-- BEGIN EXCERPT --

An article of personal property that has been so attached or wrought into land, or a building on land, that it becomes part and parcel of the land and may only be removed with the consent of the owner of the land. An article of personalty that has been so attached to real estate as to become a part thereof, even though it may retain its separate physical identity. Any chattel that has been so affixed to land that, in the view of the law, it has taken on a nature that makes it part of the land, loses its character as a chattel; it becomes a part of, and passes with, the ownership of land (thus, in the US, a fixture is referred to sometimes as a 'chattel fixture'); "a fixture is a former chattel which, while retaining its separate physical identity, is so connected with the realty that a disinterested observer would consider it a part thereof." 5 Am.L.Prop., § 19.1. Ultimately a fixture becomes the property of the owner of the freehold or fee interest, unless there is clear evidence to the contrary (South Staffordshire Water Co v Sharman [1896] 2 QB 44; Commercial Finance Co. v. Brooksville Hotel Co., 98 Fla 410, 123 So 814, 64 ALR 1219 (1929); In re Walker Bin Co., 9 F Supp 367, 369 (DC NY 1935)). The principle that an item secured to the land may become part of the realty is recognized in Roman law (by accessio); in the civil law; and, since the 16th century, has been part of the common law. Once an item becomes a 'fixture', it may not be removed by an occupier or a tenant of land, even though initially it was the property of that party; unless the consent of the owner, or a person who has contracted to be the owner, has been obtained or unless there is a statutory provision which overrules the dictum quidquid plantatur solo, solo cedit, 'whatever is affixed to soil, belongs to the soil'.

-- END EXCERPT --
-- BEGIN RECORD SET --

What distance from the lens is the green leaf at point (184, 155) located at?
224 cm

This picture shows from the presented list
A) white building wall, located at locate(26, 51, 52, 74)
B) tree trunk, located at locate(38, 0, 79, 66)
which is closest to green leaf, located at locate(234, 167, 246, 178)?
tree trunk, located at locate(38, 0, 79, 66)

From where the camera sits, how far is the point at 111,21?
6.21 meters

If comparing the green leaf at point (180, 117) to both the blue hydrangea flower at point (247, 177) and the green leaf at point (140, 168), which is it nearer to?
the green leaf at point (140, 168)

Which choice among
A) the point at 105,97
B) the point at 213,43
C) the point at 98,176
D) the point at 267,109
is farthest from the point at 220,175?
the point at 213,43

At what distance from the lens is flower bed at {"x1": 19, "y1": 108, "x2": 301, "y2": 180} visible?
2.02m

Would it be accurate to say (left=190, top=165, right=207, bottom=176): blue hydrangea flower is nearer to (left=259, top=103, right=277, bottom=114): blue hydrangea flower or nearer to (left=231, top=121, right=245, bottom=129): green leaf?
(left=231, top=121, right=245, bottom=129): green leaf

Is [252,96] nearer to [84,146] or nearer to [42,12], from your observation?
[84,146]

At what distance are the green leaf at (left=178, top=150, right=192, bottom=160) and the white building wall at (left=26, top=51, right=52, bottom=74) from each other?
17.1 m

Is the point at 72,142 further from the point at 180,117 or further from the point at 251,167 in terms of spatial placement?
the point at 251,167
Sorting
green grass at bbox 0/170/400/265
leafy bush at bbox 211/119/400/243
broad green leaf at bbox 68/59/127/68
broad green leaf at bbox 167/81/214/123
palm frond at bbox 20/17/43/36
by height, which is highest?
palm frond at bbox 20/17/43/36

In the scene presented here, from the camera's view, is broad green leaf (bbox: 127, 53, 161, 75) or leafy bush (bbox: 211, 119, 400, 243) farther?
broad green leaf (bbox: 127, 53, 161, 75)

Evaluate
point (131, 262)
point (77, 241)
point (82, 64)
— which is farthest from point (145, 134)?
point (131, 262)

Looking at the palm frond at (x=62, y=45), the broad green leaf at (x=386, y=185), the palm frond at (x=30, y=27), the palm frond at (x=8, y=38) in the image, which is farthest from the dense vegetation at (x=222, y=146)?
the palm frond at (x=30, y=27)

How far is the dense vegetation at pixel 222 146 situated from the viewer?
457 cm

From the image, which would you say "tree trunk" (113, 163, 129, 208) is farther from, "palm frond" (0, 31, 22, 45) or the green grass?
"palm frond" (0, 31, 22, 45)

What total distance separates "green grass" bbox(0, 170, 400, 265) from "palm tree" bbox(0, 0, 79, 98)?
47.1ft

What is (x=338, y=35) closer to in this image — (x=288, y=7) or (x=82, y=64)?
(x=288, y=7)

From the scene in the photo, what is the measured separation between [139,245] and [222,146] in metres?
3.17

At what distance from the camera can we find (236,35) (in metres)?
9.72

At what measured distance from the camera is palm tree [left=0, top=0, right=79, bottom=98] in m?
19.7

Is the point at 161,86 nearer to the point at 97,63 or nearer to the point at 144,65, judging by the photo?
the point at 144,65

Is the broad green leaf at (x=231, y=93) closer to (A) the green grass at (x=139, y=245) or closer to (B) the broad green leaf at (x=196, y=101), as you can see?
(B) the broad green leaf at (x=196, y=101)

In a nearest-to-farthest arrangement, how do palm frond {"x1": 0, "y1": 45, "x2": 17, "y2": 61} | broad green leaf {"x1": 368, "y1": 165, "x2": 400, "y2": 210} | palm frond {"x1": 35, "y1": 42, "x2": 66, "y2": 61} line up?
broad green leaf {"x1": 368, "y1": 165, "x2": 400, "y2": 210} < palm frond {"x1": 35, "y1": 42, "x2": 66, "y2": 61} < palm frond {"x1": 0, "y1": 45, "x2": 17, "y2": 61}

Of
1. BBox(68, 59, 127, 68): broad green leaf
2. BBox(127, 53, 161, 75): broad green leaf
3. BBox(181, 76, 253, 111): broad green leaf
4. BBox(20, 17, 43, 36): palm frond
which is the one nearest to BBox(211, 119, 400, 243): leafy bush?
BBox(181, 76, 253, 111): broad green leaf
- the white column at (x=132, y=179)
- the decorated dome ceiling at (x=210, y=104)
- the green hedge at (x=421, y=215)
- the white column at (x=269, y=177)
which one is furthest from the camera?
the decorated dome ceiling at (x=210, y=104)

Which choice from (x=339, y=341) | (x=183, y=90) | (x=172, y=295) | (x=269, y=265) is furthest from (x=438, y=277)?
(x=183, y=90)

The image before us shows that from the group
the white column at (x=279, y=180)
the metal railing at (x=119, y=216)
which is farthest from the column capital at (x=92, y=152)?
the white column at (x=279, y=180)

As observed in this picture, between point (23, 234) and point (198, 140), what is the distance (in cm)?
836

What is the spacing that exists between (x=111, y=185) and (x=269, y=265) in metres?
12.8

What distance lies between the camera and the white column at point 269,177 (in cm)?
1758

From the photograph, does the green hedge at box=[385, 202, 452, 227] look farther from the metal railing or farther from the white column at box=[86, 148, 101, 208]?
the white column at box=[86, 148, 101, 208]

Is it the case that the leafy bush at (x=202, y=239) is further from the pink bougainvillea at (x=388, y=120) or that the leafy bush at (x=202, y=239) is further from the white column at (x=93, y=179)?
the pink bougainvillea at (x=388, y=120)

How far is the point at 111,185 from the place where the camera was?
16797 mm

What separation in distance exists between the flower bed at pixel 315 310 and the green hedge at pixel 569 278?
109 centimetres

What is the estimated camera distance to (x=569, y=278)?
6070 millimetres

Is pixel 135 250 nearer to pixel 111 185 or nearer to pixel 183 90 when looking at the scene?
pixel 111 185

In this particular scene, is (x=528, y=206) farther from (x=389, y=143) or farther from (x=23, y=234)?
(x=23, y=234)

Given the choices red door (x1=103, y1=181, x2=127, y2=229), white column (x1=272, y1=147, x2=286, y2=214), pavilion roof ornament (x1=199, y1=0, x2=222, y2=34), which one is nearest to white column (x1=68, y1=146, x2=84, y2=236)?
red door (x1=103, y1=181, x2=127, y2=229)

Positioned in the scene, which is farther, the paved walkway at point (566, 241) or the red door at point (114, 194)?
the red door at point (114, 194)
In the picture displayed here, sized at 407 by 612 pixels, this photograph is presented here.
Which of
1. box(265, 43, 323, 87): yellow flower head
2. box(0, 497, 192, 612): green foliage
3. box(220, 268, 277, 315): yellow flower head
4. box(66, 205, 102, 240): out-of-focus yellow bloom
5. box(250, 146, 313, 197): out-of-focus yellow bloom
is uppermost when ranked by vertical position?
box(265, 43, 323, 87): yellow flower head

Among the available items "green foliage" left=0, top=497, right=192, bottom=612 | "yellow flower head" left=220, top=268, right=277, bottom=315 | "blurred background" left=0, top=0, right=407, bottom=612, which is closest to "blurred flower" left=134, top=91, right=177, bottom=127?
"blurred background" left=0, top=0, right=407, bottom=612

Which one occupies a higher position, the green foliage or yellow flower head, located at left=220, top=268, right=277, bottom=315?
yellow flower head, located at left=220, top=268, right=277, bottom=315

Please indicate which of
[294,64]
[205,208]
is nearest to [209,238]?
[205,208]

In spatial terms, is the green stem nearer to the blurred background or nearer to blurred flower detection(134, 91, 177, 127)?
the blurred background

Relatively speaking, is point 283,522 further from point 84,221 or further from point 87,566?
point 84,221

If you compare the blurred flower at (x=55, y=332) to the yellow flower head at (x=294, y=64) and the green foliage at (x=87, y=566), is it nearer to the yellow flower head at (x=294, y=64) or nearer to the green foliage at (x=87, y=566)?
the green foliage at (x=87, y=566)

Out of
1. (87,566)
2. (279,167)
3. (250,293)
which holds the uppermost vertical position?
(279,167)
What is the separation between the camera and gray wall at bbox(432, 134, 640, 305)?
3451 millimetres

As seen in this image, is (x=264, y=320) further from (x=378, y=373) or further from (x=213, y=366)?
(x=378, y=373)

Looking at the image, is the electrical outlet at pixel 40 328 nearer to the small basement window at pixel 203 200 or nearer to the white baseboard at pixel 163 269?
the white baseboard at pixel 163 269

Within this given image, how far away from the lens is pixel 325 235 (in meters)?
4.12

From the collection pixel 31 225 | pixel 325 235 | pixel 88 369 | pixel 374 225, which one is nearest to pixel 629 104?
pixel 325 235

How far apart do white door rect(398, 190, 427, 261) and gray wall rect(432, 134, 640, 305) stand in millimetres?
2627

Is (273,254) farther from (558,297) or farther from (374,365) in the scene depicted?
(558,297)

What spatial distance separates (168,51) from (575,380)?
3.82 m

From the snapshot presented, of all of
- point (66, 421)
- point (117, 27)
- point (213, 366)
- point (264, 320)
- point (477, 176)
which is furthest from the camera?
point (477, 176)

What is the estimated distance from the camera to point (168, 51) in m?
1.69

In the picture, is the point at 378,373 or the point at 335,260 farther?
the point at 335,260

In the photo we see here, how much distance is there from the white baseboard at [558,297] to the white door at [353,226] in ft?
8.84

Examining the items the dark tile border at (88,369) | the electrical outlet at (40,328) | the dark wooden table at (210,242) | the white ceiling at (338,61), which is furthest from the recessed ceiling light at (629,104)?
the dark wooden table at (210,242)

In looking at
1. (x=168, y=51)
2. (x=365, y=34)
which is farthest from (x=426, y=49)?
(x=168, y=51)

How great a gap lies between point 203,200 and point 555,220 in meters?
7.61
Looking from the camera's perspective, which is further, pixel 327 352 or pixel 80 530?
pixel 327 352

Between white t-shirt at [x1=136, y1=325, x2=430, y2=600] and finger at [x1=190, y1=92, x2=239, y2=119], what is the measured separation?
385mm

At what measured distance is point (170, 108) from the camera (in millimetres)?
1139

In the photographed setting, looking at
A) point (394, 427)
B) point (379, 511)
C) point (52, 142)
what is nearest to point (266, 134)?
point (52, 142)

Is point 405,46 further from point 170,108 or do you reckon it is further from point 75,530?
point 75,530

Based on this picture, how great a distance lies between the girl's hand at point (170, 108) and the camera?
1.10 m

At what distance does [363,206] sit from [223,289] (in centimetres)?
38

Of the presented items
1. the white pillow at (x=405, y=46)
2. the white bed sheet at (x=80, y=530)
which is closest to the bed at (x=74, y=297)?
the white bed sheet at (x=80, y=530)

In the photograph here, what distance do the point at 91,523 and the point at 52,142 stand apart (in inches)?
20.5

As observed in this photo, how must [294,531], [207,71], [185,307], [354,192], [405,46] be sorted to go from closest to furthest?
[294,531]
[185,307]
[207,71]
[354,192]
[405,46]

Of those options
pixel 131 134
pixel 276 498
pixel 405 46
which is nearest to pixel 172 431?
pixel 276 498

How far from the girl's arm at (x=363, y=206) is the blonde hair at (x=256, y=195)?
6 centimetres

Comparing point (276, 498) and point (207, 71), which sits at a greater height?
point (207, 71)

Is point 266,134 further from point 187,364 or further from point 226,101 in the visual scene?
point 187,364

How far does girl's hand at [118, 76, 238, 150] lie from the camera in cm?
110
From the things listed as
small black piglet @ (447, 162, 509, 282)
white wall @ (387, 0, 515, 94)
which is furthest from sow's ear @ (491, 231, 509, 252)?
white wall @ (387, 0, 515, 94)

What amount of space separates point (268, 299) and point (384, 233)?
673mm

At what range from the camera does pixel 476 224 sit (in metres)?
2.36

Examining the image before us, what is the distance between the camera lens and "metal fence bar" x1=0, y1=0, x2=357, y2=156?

-- END RECORD SET --

TASK LIST:
**a)** In the excerpt about fixtures, since what century has the principle that an item secured to land may become part of the realty been part of the common law?
**b)** Pull out every row that contains the word "vegetation", matching case exactly.

SET OF ANSWERS:
**a)** Since the 16th century.

**b)**
Looking at the palm frond at (x=62, y=45), the broad green leaf at (x=386, y=185), the palm frond at (x=30, y=27), the palm frond at (x=8, y=38) in the image, which is farthest from the dense vegetation at (x=222, y=146)?
How far is the dense vegetation at pixel 222 146 situated from the viewer?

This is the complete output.